Dans la commode, je trouvais ce que j’étais venu chercher. Une Jaeger-Lecoultre posée bien à plat au milieu de chaussettes et des boutons de manchettes en argent dans le tiroir de Monsieur. Celui de Madame était nettement plus fourni : montres, mais également colliers, boucles d’oreille, bagues… Une petite fortune. Je moissonnais l’or et les diamants et redescendis aussi silencieux qu’un chat.

           À la dernière marche, je sursautais. Je risquais un regard dans le salon. Assise à la table, dans le noir, j’aperçus le profil de la femme. Elle pleurait. Il ne restait plus grand-chose de l’altière bourgeoise dans cette figure décomposée, fardée de larmes et de nuit. Les gouttes roulaient sans bruit sur ses joues et s’écrasaient sur le plateau de granit.

           Le spectacle me subjugua, je l’avoue honteusement. Un long moment, je regardais ce corps écouler sa souffrance, purger son amertume.
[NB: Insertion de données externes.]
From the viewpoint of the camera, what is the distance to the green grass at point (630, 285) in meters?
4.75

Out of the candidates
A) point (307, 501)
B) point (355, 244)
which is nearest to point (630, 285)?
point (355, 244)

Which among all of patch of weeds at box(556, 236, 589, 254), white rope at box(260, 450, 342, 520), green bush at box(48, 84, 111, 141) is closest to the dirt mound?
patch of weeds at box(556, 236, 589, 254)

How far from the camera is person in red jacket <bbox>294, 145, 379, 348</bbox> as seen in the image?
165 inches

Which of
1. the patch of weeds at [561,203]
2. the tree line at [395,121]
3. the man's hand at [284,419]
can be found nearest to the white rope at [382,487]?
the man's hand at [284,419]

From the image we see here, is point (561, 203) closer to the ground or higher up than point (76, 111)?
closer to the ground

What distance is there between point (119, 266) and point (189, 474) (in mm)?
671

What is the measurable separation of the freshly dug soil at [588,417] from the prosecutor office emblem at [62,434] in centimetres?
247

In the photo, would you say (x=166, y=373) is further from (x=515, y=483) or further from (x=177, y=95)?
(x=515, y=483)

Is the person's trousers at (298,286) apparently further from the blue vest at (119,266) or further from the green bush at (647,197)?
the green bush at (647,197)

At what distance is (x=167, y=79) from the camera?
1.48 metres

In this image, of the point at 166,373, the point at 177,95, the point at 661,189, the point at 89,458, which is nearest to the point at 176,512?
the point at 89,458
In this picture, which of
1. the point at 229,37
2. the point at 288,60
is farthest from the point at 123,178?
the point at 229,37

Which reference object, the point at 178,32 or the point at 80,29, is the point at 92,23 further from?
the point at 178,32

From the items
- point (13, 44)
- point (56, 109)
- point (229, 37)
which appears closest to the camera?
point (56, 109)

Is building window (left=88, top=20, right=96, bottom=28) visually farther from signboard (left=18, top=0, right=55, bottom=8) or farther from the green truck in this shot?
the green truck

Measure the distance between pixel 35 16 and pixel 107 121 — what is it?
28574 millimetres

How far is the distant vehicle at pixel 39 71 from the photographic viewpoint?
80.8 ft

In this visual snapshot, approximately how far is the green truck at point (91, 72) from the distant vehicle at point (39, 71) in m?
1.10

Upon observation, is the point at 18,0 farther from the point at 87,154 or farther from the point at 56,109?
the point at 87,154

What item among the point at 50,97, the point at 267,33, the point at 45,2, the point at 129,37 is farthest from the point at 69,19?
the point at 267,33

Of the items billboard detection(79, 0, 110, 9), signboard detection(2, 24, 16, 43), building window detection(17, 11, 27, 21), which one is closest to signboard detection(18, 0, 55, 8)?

La cause était évidente. J’ai toujours eu trop d’empathie, je le sais. Je fus touché par cette détresse pudique, par sa douleur inattendue. Alors je remontais, replaçais les bijoux sous la pile de culottes en dentelle. Enfin, je me glissais jusque dans l’entrée d’où je regagnais la cave. Dans le jardin, je refermais la fenêtre du soupirail et me faufilais jusqu’à ma voiture.

           Au volant, en cherchant machinalement le transpondeur, je décrochais un sourire. Acte manqué ou simple oubli, je ne sais pas. Je sentis le poids de la Jaeger-Lecoultre, celle-là même qui orne aujourd’hui mon poignet.